**How to complete this task**. Of the lines below, reproduce exactly those from the line containing "font-size : 20pt;" to the end, including both the first and the last.

··········

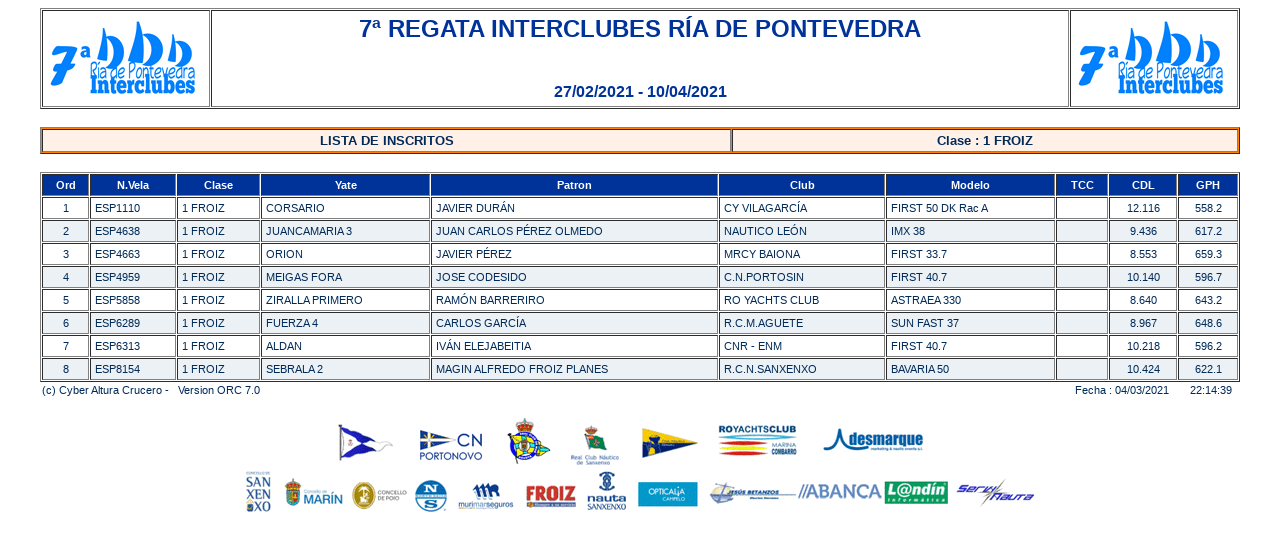

--- FILE ---
content_type: text/html
request_url: https://www.desmarque.es/clasificaciones/resultados/21InterclubesPontevedra/resulta/entries_1FROIZ.html
body_size: 1597
content:
<html><head><title>7ª REGATA INTERCLUBES RÍA DE PONTEVEDRA</title>
<META HTTP-EQUIV="Pragma" CONTENT="no-cache">
<META HTTP-EQUIV="Expires" CONTENT="-1">
<META content="text/html; charset=iso-8859-1" http-equiv=Content-Type>
<meta name="Author" content="Juan Paradela">
<meta name="Keywords" content="524H-JFGI,cyber altura crucero, cyber-altura-crucero-2018, regatas, clasificaciones,Juan Alvaro Paradela Amer">
<meta name="Revisit" content="3 days">
<meta name="robots" content="all">
<style type=text/css>
table {FONT-SIZE: 8pt; COLOR: #002b59; FONT-FAMILY: tahoma, verdana, arial}
.txtblanco {COLOR: #ffffff}
.fondoAzulado {BACKGROUND-COLOR: #ebf1f4}
.fondoAzuladoOn {BACKGROUND-COLOR: #cfdde3}
.fondoAzuladoOsc {BACKGROUND-COLOR: #ff8000}
.fondoAzulOsc {BACKGROUND-COLOR: #003399}
.fondoBlanco {BACKGROUND-COLOR: #ffffff}
.fondoSubtituloA {BACKGROUND-COLOR: #ff8000}
.fondoSubtituloB {BACKGROUND-COLOR: #fff0e8}
.titulo1 {FONT-WEIGHT: bold; FONT-SIZE: 18pt; COLOR: #003399; FONT-FAMILY: tahoma, verdana, arial}
.titulo2 {FONT-WEIGHT: bold; FONT-SIZE: 14pt; COLOR: #003399; FONT-FAMILY: tahoma, verdana, arial}
.titulo3 {FONT-WEIGHT: bold; FONT-SIZE: 14pt; COLOR: #003399; FONT-FAMILY: tahoma, verdana, arial}
.titulo4 {FONT-WEIGHT: bold; FONT-SIZE: 12pt; COLOR: #003399; FONT-FAMILY: tahoma, verdana, arial}
.titulo5 {FONT-WEIGHT: bold; FONT-SIZE: 8pt; COLOR: #003399; FONT-FAMILY: tahoma, verdana, arial}
.titulo6 {FONT-WEIGHT: bold; FONT-SIZE: 8pt; COLOR: #003399; FONT-FAMILY: tahoma, verdana, arial}
</style>
<META content="MSHTML 5.00.2614.3500" name=GENERATOR></head>
<script LANGUAGE="JavaScript"><!--
       moveTo(0,0)
       window.resizeTo(screen.width,screen.height)
--></script>
<body>
<center>
<table cellSpacing=1 cellPadding=3 width=95% align=center border=1>
<tbody>
<tr>
<td align=center><IMG src="logo1.gif" border=0></td>
<td align=center width=90%>
<font class = titulo1>7ª REGATA INTERCLUBES RÍA DE PONTEVEDRA</font>
<font class = titulo2><br></font>
<font class = titulo3><br></font>
<font class = titulo4><br>27/02/2021 - 10/04/2021</font>
</td>
<td align=center><IMG src="logo2.gif" border=0></td>
</tr></tbody></table>
<br>
<table class=fondoSubtituloA cellSpacing=1 cellPadding=3 width=95% align=center border=1>
<tbody>
<tr>
<td class=fondoSubtituloB align=middle><font size=2><strong> LISTA DE INSCRITOS </strong></font></td>
<td class=fondoSubtituloB align=middle><font size=2><strong> Clase : 1 FROIZ</strong></font></td>
</tr></tbody></table>
<br>
<table class=fondoBlanco cellSpacing=1 cellPadding=4 width=95% align=center border=1>
<tbody>
<tr class=txtblanco>
<td class=fondoAzulOsc align=middle><b>Ord</b></td>
<td class=fondoAzulOsc align=middle><b>N.Vela</b></td>
<td class=fondoAzulOsc align=middle><b>Clase</b></td>
<td class=fondoAzulOsc align=middle><b>Yate</b></td>
<td class=fondoAzulOsc align=middle><b>Patron</b></td>
<td class=fondoAzulOsc align=middle><b>Club</b></td>
<td class=fondoAzulOsc align=middle><b>Modelo</b></td>
<td class=fondoAzulOsc align=middle><b>TCC</b></td>
<td class=fondoAzulOsc align=middle><b>CDL</b></td>
<td class=fondoAzulOsc align=middle><b>GPH</b></td>
</tr>
<tr class=fondoBlanco  onmouseover="this.className='fondoAzuladoOn'" onmouseout="this.className='fondoBlanco'">
<td align = center>1</td>
<td align = left>ESP1110</td>
<td align = left>1 FROIZ</td>
<td align = left>CORSARIO</td>
<td align = left>JAVIER DUR&Aacute;N</td>
<td align = left>CY VILAGARC&Iacute;A</td>
<td align = left>FIRST 50 DK Rac A</td>
<td align = center>&nbsp;</td>
<td align = center>12.116</td>
<td align = center> 558.2</td>
</tr>
<tr class=fondoAzulado onmouseover="this.className='fondoAzuladoOn'" onmouseout="this.className='fondoAzulado'">
<td align = center>2</td>
<td align = left>ESP4638</td>
<td align = left>1 FROIZ</td>
<td align = left>JUANCAMARIA 3</td>
<td align = left>JUAN CARLOS P&Eacute;REZ OLMEDO</td>
<td align = left>NAUTICO LE&Oacute;N</td>
<td align = left>IMX 38</td>
<td align = center>&nbsp;</td>
<td align = center> 9.436</td>
<td align = center> 617.2</td>
</tr>
<tr class=fondoBlanco  onmouseover="this.className='fondoAzuladoOn'" onmouseout="this.className='fondoBlanco'">
<td align = center>3</td>
<td align = left>ESP4663</td>
<td align = left>1 FROIZ</td>
<td align = left>ORION</td>
<td align = left>JAVIER P&Eacute;REZ</td>
<td align = left>MRCY BAIONA</td>
<td align = left>FIRST 33.7</td>
<td align = center>&nbsp;</td>
<td align = center> 8.553</td>
<td align = center> 659.3</td>
</tr>
<tr class=fondoAzulado onmouseover="this.className='fondoAzuladoOn'" onmouseout="this.className='fondoAzulado'">
<td align = center>4</td>
<td align = left>ESP4959</td>
<td align = left>1 FROIZ</td>
<td align = left>MEIGAS FORA</td>
<td align = left>JOSE CODESIDO</td>
<td align = left>C.N.PORTOSIN</td>
<td align = left>FIRST 40.7</td>
<td align = center>&nbsp;</td>
<td align = center>10.140</td>
<td align = center> 596.7</td>
</tr>
<tr class=fondoBlanco  onmouseover="this.className='fondoAzuladoOn'" onmouseout="this.className='fondoBlanco'">
<td align = center>5</td>
<td align = left>ESP5858</td>
<td align = left>1 FROIZ</td>
<td align = left>ZIRALLA PRIMERO</td>
<td align = left>RAM&Oacute;N BARRERIRO</td>
<td align = left>RO YACHTS CLUB</td>
<td align = left>ASTRAEA 330</td>
<td align = center>&nbsp;</td>
<td align = center> 8.640</td>
<td align = center> 643.2</td>
</tr>
<tr class=fondoAzulado onmouseover="this.className='fondoAzuladoOn'" onmouseout="this.className='fondoAzulado'">
<td align = center>6</td>
<td align = left>ESP6289</td>
<td align = left>1 FROIZ</td>
<td align = left>FUERZA 4</td>
<td align = left>CARLOS GARC&Iacute;A</td>
<td align = left>R.C.M.AGUETE</td>
<td align = left>SUN FAST 37</td>
<td align = center>&nbsp;</td>
<td align = center> 8.967</td>
<td align = center> 648.6</td>
</tr>
<tr class=fondoBlanco  onmouseover="this.className='fondoAzuladoOn'" onmouseout="this.className='fondoBlanco'">
<td align = center>7</td>
<td align = left>ESP6313</td>
<td align = left>1 FROIZ</td>
<td align = left>ALDAN</td>
<td align = left>IV&Aacute;N ELEJABEITIA</td>
<td align = left>CNR - ENM</td>
<td align = left>FIRST 40.7</td>
<td align = center>&nbsp;</td>
<td align = center>10.218</td>
<td align = center> 596.2</td>
</tr>
<tr class=fondoAzulado onmouseover="this.className='fondoAzuladoOn'" onmouseout="this.className='fondoAzulado'">
<td align = center>8</td>
<td align = left>ESP8154</td>
<td align = left>1 FROIZ</td>
<td align = left>SEBRALA 2</td>
<td align = left>MAGIN ALFREDO FROIZ PLANES</td>
<td align = left>R.C.N.SANXENXO</td>
<td align = left>BAVARIA 50</td>
<td align = center>&nbsp;</td>
<td align = center>10.424</td>
<td align = center> 622.1</td>
</tr>
</tbody>
</table>
<table cellSpacing=0 cellPadding=2 width=95% align=center border=0>
<tbody>
<tr>
<td align=left>(c)  Cyber Altura Crucero  -&nbsp;&nbsp; Version ORC  7.0</td>
<td class=txtblanco align=center>524H-JFGI</td>
<td align=right>Fecha : 04/03/2021&nbsp;&nbsp;&nbsp;&nbsp;&nbsp;&nbsp;&nbsp;22:14:39&nbsp;&nbsp;</td>
</tr>
</tbody>
</table>
<br>
<table cellSpacing=0 cellPadding=2 width=95% align=center border=0>
<tbody>
<tr>
<td align=center><IMG src="logo3.gif" border=0></td>
</tr>
</tbody>
</table>
<br>
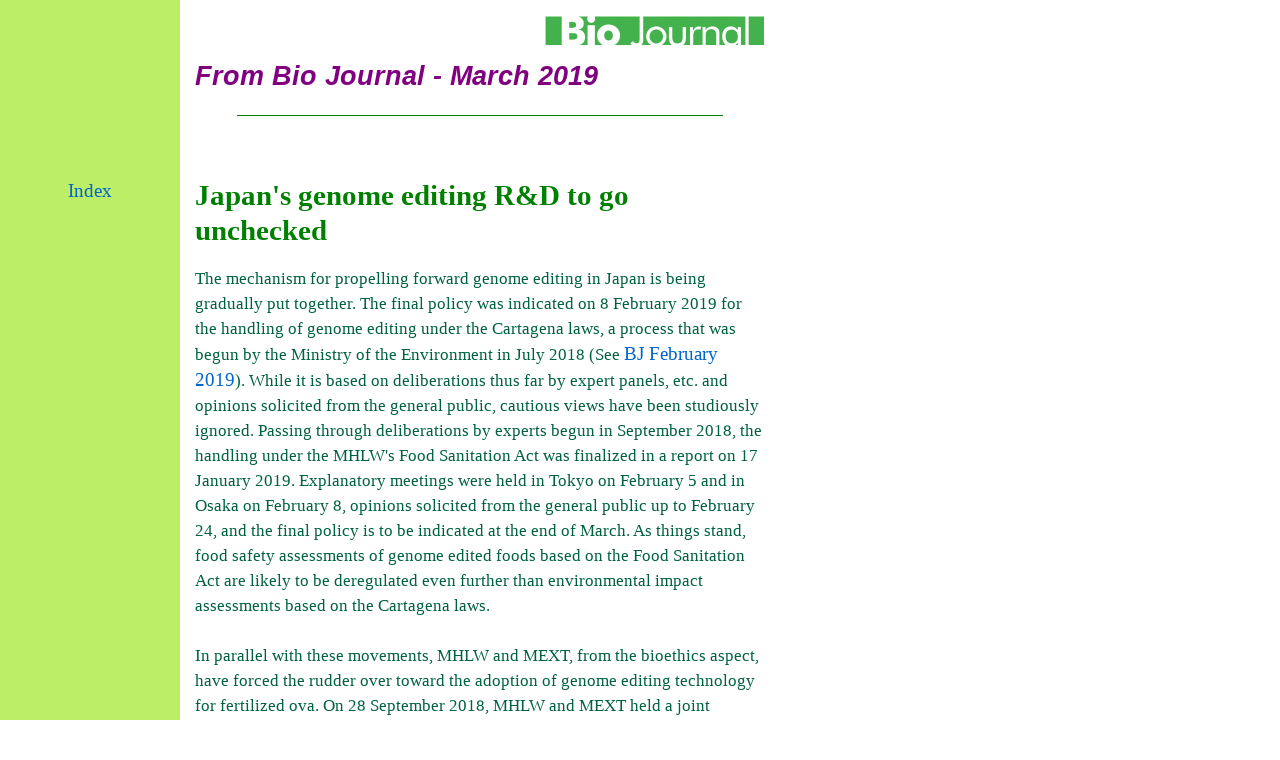

--- FILE ---
content_type: text/html
request_url: http://www5d.biglobe.ne.jp/~cbic/english/2019/journal1903.html
body_size: 4332
content:
<!DOCTYPE html PUBLIC "-//W3C//DTD HTML 4.0 Transitional//EN">
<html>
<head>
<title>CBIC From Bio Journal - March 2019</title>
<link rel="stylesheet" href="../cbice.css">
</head>
<body>
<table bgcolor="#bcee68" cellpadding="0" cellspacing="0" width="100%">
<tbody>
<tr>
<td align="center" valign="top" width="180"> <br>
<br><br><br><br><br><br><br><br><br>
<a href="index.html">Index</a> <br>
<br><br><br><br><br><br><br><br><br><br><br><br><br><br><br><br>
<br><br><br><br><br><br><br><br><br><br><br><br><br><br><br><br>
<br><br><br><br><br><br><br><br><br><br><br><br><br><br><br><br>
<br><br><br><br><br><br></td>
<td align="left" bgcolor="#ffffff" nowrap="nowrap" valign="top">
<table cellpadding="15" cellspacing="0" width="600">
<tbody>
<tr><td width="600">
<div style="top: 22px; left: 53px;" align="right">
<table cellspacing="0">
<tbody><tr>
<td align="right" width="100%"><img src="../../illust/bioeng.gif" border="0"></td></tr>
</tbody>
</table>
</div>
<br>
<div class="head">From Bio Journal - March 2019</div>
<br>

<hr color="green" size="1" width="85%"> <br><br>

<a name="1"></a><br>
<div class="title">Japan's genome editing R&amp;D to go unchecked</div>
<br>
<div class="body">
The mechanism for propelling forward genome editing in Japan is being gradually put together. The final policy was indicated on 8 February 2019 for the handling of genome editing under the Cartagena laws, a process that was begun by the Ministry of the Environment in July 2018 (See <a href="http://www5d.biglobe.ne.jp/~cbic/english/2019/journal1902.html">BJ February 2019</a>). While it is based on deliberations thus far by expert panels, etc. and opinions solicited from the general public, cautious views have been studiously ignored. Passing through deliberations by experts begun in September 2018, the handling under the MHLW's Food Sanitation Act was finalized in a report on 17 January 2019. Explanatory meetings were held in Tokyo on February 5 and in Osaka on February 8, opinions solicited from the general public up to February 24, and the final policy is to be indicated at the end of March. As things stand, food safety assessments of genome edited foods based on the Food Sanitation Act are likely to be deregulated even further than environmental impact assessments based on the Cartagena laws. 
<br><br>
In parallel with these movements, MHLW and MEXT, from the bioethics aspect, have forced the rudder over toward the adoption of genome editing technology for fertilized ova. On 28 September 2018, MHLW and MEXT held a joint knowledgeable persons' council, which finalized a draft guideline. This approved the use of genome editing technology with human fertilized ova limited to fundamental research. Thus, genetic manipulation of human fertilized ova, which had never before been permitted, was approved. The new guidelines were prepared one after the other by MEXT on 4 December and by MHLW on 13 December to take effect from April 2019. 
<br><br>
These decisions mark the full revelation of the method of dealing with unrestricted genome editing technology, and it is expected that R&D movements will accelerate from the beginning of the new fiscal year.

<br>
</div>
<br><br>

<hr color="green" size="1" width="85%">

<a name="2"></a><br>
<div class="title">Genome editing innovation center established at Hiroshima University</div>
<br>
<div class="body">

On 1 February 2019, Hiroshima University established a genome editing innovation center within the Hiroshima University Innovation Plaza. Inaugurated as director of the center was Takashi Yamamoto, Professor of the Graduate School of Science at Hiroshima University and representative of the Japanese Society for Genome Editing. (Nikkei Biotech 2019/1/31)


<br>
</div>
<br><br>
<hr color="green" size="1" width="85%"> 

<a name="3"></a><br>
<div class="title"></div>
<br>
<div class="body">


<br>
</div>
<br><br>
<hr color="green" size="1" width="85%"> 

<br><br>

<i>Note: External links provided for the information of users in no way imply CBIC endorsement for views expressed in those websites, nor is CBIC in any way responsible for the content of external Internet sites.</i> <br>
<br>
<a href="index.html"><img src="../../illust/home.gif" border="0"></a>(English Index) </td></tr>
</tbody>
</table>
</td></tr>
</tbody>
</table>
</body>
</html>


--- FILE ---
content_type: text/css
request_url: http://www5d.biglobe.ne.jp/~cbic/english/cbice.css
body_size: 865
content:
body {scrollbar-3d-light-color: yellow;
scrollbar-arrow-color: red;
scrollbar-base-color: yellow;
scrollbar-dark-shadow-color: yellow;
scrollbar-face-color: #BCEE68;
scrollbar-highlight-color: green;
scrollbar-shadow-color: yellow;
margin-top: 0;
margin-left: 0;
font-family: 'Times New Roman':
}

a { font-size: 14pt; text-decoration: none; }

a:link {color: #0066cc }
a:visited {color: #009999 }
a:active {color: #ff9900 }
a:hover {color: green; text-decoration: underline }

div.head {font-family : arial;
color : purple;
font-size : 20pt;
font-weight : 700;
line-height : 25px;
font-style : italic ;
}


div.title {font-family : times;
color : green;
font-size : 22pt;
font-weight : 800;
line-height : 35px;
}

div.body {font-family : times;
color : #006240;
font-size : 13pt;
font-weight : 500;
line-height : 25px;
}


··········

**Output for this task**.
font-size : 20pt;
font-weight : 700;
line-height : 25px;
font-style : italic ;
}


div.title {font-family : times;
color : green;
font-size : 22pt;
font-weight : 800;
line-height : 35px;
}

div.body {font-family : times;
color : #006240;
font-size : 13pt;
font-weight : 500;
line-height : 25px;
}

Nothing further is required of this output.